*** TEXT

Capital punishment in Florida
Capital punishment is legal in the U.S. state of Florida. Florida was the first state to reintroduce the death penalty after the Supreme Court of the United States struck down all statutes in the country in the 1972 Furman v. Georgia decision, and the first to perform a post-Furman involuntary execution in 1979. The only person until then who had been executed during the post-Furman period was Gary Gilmore, who volunteered to be executed in Utah, in 1977, effectively ending the national moratorium on the death penalty which had been in effect since 1967.
Since Furman, 81 convicted murderers have been executed by the State of Florida, all at Florida State Prison, which possesses the state's sole remaining death chamber. As of November 14, 2013, 403 inmates are awaiting execution.
Crimes punishable by death
In the pre-Furman period, murder was not the only capital crime. People were also sentenced and executed for rape (until the end of the pre-Furman period), and in earlier years also for aiding runaway slaves.
Currently, Florida's capital crimes are:
- First-degree murder
- Capital drug trafficking
- Capital sexual battery (Under Florida law, A person 18 or over who commits sexual battery or attempts to commit sexual battery on a child that injures the sexual organs of a child under 12 years of age commits a capital felony.)
Due to the Supreme Court case Coker v. Georgia in 1977, only those convicted of murder may receive the death penalty. Coker's holding however was specific in that the eighth amendment prohibited the death penalty for rape of an adult. The United States Supreme Court remained silent on the issue of death for rape of a child. The Florida Supreme Court however held that under the reasoning of Coker, death was a disproportionate penalty for rape of a child; the Court in doing so relied on the cruel or unusual punishment clause of the Florida State constitution which could have had a different meaning than the Constitution of the United States. Florida voters however approved an initiative that amended the Florida constitution to state that the prohibition of cruel and unusual punishments found in the Constitution of the state of Florida has the same meaning and effect as the eighth amendment to the Constitution of the United States. In 2008, the United States Supreme Court in Kennedy v. Louisiana limited the death penalty to only crimes which result in an individual's death, crimes against the state (i.e. espionage, treason) or drug trafficking, relying on the Eighth Amendment in parallel with the ultimate holding of the Florida Supreme Court.

******
*** EXTRACTED MATERIAL

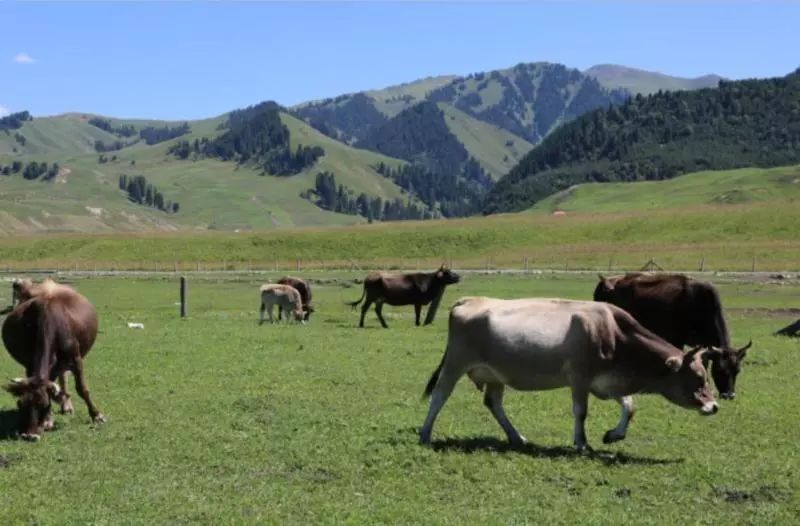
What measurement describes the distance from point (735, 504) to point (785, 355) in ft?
51.4

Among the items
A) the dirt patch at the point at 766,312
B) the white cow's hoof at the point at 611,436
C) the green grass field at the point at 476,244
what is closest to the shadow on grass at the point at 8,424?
the white cow's hoof at the point at 611,436

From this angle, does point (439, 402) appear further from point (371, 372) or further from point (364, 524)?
point (371, 372)

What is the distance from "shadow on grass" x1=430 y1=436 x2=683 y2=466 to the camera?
12539 mm

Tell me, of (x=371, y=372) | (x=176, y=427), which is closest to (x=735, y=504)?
(x=176, y=427)

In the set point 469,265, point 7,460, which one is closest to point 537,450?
point 7,460

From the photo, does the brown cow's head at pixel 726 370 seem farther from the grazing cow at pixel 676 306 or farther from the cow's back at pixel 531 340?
the cow's back at pixel 531 340

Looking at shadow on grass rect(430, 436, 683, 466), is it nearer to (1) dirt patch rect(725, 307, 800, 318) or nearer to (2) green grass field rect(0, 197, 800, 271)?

******

* **REQUIRED TASKS**:
a) Rewrite the paragraph of the Florida capital punishment text that begins "Capital punishment is legal in the U.S. state of Florida" as a bulleted list, keeping its main facts.
b) Answer these questions from the Florida capital punishment text:
(i) As of November 14, 2013, how many inmates were awaiting execution?
(ii) In the pre-Furman period, for what crimes other than murder were people sentenced and executed?
(iii) In what year did the United States Supreme Court decide Kennedy v. Louisiana?
c) List every court case that the Florida capital punishment text names by its case title, with the year it gives for each.

* **RESULTS FOR EACH TASK**:
a)
- Capital punishment is legal in Florida.
- After the Supreme Court struck down all death penalty statutes in the country in the 1972 Furman v. Georgia decision, Florida was the first state to reintroduce the death penalty.
- Florida was also the first state to carry out a post-Furman involuntary execution, in 1979.
- Before then, the only post-Furman execution was that of Gary Gilmore. He volunteered to be executed in Utah in 1977, which effectively ended the national moratorium on the death penalty that had been in effect since 1967.

b)
(i) 403
(ii) Rape, and in earlier years also aiding runaway slaves
(iii) 2008

c)
- Furman v. Georgia (1972)
- Coker v. Georgia (1977)
- Kennedy v. Louisiana (2008)